In den letzten Jahren haben sich mit dem Wandel der Haustierhaltungskonzepte „wissenschaftliche Tierpflege“ und „verfeinerte Zucht“ zu Trends entwickelt. Der Markt für Heimtierbedarf in China hat sich stetig weiterentwickelt. Intelligente und technologisch fortschrittliche Tierpflegeprodukte haben das Wachstum der Branche für intelligente Heimtiergeräte weiter vorangetrieben, und die Anwendung der RFID-Technologie in diesen Geräten war in den letzten Jahren ebenfalls ein wichtiger Entwicklungsschritt. Durch die präzise Identifizierung mittels RFID-Technologie erhalten Tierhalter Daten, die eine intelligente und personalisierte Fütterung ermöglichen und ihnen so ein komfortableres und effizienteres Erlebnis in der Tierpflege bieten.
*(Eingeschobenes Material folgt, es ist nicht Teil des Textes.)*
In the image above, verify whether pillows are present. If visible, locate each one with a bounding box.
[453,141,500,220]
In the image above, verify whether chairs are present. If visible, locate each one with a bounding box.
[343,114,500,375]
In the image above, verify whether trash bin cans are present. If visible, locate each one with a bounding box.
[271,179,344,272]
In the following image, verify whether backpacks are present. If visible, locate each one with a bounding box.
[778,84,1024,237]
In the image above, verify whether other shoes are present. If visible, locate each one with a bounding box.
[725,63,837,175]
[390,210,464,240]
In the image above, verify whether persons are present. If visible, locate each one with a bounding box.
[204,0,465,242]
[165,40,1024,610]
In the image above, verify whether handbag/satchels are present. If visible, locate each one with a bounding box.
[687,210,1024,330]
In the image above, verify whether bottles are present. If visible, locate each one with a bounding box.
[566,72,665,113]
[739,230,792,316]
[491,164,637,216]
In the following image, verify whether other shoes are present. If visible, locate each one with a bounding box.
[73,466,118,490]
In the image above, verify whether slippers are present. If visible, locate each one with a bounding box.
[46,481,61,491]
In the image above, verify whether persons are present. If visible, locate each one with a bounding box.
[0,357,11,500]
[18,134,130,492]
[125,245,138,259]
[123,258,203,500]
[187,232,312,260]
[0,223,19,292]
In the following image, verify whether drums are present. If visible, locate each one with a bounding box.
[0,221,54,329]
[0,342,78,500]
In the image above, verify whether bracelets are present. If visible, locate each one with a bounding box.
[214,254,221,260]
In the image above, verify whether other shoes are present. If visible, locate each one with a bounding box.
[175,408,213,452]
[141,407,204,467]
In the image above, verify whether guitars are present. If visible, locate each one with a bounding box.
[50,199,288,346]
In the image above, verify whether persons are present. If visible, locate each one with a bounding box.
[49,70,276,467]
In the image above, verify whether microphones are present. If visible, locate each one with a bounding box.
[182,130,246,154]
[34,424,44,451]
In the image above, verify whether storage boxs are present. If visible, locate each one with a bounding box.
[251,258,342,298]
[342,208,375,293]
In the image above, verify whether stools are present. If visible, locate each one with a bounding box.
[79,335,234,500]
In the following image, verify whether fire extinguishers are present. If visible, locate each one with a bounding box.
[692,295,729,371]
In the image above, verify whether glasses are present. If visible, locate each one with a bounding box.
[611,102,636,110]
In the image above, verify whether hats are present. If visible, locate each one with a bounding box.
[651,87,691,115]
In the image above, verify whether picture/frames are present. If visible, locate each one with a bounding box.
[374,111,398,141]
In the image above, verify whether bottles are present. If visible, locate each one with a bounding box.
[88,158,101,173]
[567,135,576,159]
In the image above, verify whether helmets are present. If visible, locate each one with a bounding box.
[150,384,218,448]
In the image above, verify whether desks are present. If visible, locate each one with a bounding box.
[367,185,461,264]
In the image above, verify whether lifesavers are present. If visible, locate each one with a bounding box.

Im Vergleich zu anderen intelligenten Haustiergeräten zeichnen sich solche mit RFID-Technologie durch folgende Merkmale aus: Präzise Identitätserkennung: Die RFID-Technologie ist unempfindlich gegenüber Umwelteinflüssen wie Licht und Fell. Selbst in völliger Dunkelheit ermöglicht sie eine genaue Identifizierung mit einer Genauigkeit von über 99 %. In Haushalten mit mehreren Haustieren können durch das Anbringen von RFID-Halsbändern oder implantierbaren Chips die einzelnen Tiere präzise identifiziert werden. So lässt sich die Fütterung präzise und individuell anpassen.
Keine Mitarbeit des Haustiers nötig: RFID-Technologie ermöglicht berührungslose Identifizierung. Selbst wenn sich das Haustier bewegt, erfolgt die Erkennung zuverlässig. Es ist nicht erforderlich, dem Haustier Funktionen wie „Gesichtsscan“ oder „Pfotendruck“ beizubringen. Im Gegensatz dazu müssen sich Haustiere bei Smart-Geräten mit Fingerabdruck- oder Gesichtserkennung in einem bestimmten, verbotenen Zustand befinden oder bestimmte Aktionen ausführen; andernfalls ist die Identifizierung schwierig.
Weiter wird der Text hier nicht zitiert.